--- start of DATA SHOWN ---

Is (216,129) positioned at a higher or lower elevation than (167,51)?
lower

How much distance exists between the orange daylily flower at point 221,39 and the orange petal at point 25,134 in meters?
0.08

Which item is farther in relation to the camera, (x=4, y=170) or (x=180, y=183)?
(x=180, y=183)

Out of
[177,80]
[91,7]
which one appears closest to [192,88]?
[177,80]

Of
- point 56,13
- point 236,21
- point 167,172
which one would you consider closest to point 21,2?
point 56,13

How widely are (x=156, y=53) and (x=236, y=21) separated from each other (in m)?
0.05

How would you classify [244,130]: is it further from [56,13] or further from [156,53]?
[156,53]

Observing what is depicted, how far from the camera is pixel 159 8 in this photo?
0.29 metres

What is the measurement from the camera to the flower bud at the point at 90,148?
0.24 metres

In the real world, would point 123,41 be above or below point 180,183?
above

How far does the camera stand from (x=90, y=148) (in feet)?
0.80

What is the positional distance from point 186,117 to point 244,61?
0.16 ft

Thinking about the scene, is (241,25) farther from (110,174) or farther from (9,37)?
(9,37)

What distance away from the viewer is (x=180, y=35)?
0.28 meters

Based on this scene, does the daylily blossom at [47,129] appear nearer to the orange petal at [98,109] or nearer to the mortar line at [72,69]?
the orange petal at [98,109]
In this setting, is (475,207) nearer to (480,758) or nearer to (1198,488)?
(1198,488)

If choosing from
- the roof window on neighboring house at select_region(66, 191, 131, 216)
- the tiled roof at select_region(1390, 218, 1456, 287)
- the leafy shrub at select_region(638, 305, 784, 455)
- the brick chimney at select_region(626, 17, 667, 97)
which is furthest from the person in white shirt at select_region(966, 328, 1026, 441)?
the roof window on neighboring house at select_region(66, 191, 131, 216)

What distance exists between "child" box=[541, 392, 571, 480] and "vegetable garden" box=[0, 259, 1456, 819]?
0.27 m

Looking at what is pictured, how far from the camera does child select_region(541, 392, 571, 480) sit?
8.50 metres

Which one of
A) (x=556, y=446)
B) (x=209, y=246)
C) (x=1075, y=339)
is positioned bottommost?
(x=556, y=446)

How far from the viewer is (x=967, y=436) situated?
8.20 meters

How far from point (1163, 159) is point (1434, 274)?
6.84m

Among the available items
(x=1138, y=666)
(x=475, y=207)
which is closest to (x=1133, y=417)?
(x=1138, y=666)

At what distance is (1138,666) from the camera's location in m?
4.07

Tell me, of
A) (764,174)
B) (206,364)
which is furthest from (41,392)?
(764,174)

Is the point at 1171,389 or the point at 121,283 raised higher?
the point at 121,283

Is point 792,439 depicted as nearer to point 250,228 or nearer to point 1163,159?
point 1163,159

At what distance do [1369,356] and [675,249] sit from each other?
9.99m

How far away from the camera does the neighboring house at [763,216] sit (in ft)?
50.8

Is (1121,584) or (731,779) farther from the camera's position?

--- end of DATA SHOWN ---

The full set of records should be duplicated exactly.

Is (216,129) positioned at a higher or lower elevation than (167,51)?
lower

How much distance exists between the orange daylily flower at point 221,39 and the orange petal at point 25,134 in meters?
0.08

Which item is farther in relation to the camera, (x=4, y=170) or (x=180, y=183)?
(x=180, y=183)

Out of
[177,80]
[91,7]
which one appears closest to [192,88]?
[177,80]

Of
- point 56,13
- point 236,21
- point 167,172
which one would you consider closest to point 21,2?
point 56,13

How widely are (x=156, y=53) and (x=236, y=21) separated from each other (in m)?
0.05

How would you classify [244,130]: is it further from [56,13] or further from [156,53]?
[156,53]

Observing what is depicted, how far from the camera is pixel 159 8 in this photo?
0.29 metres

What is the measurement from the camera to the flower bud at the point at 90,148?
0.24 metres

In the real world, would point 123,41 be above or below point 180,183?
above

How far does the camera stand from (x=90, y=148) (in feet)?
0.80

What is the positional distance from point 186,117 to point 244,61?
0.16 ft

Thinking about the scene, is (241,25) farther from (110,174) or farther from (9,37)?
(9,37)

What distance away from the viewer is (x=180, y=35)?
0.28 meters

Based on this scene, does the daylily blossom at [47,129] appear nearer to the orange petal at [98,109] or nearer to the mortar line at [72,69]?
the orange petal at [98,109]
In this setting, is (475,207) nearer to (480,758) or nearer to (1198,488)?
(1198,488)

If choosing from
- the roof window on neighboring house at select_region(66, 191, 131, 216)
- the tiled roof at select_region(1390, 218, 1456, 287)
- the leafy shrub at select_region(638, 305, 784, 455)
- the brick chimney at select_region(626, 17, 667, 97)
which is furthest from the person in white shirt at select_region(966, 328, 1026, 441)?
the roof window on neighboring house at select_region(66, 191, 131, 216)

What distance exists between "child" box=[541, 392, 571, 480] and "vegetable garden" box=[0, 259, 1456, 819]?
0.27 m

Looking at what is pictured, how far from the camera does child select_region(541, 392, 571, 480) sit?
8.50 metres

Which one of
A) (x=556, y=446)
B) (x=209, y=246)
C) (x=1075, y=339)
is positioned bottommost?
(x=556, y=446)

How far from the viewer is (x=967, y=436) situated?
8.20 meters

How far from point (1163, 159) is point (1434, 274)?
6.84m

Among the available items
(x=1138, y=666)
(x=475, y=207)
which is closest to (x=1133, y=417)?
(x=1138, y=666)

At what distance is (1138,666) from the camera's location in m?
4.07

Tell me, of
A) (764,174)
B) (206,364)
which is furthest from (41,392)?
(764,174)

Is the point at 1171,389 or the point at 121,283 raised higher?
the point at 121,283

Is point 792,439 depicted as nearer to point 250,228 or nearer to point 1163,159?
point 1163,159

At what distance do [1369,356] and [675,249] sit from each other?
9.99m

How far away from the camera does the neighboring house at [763,216] sit (in ft)?
50.8

Is (1121,584) or (731,779) farther from the camera's position?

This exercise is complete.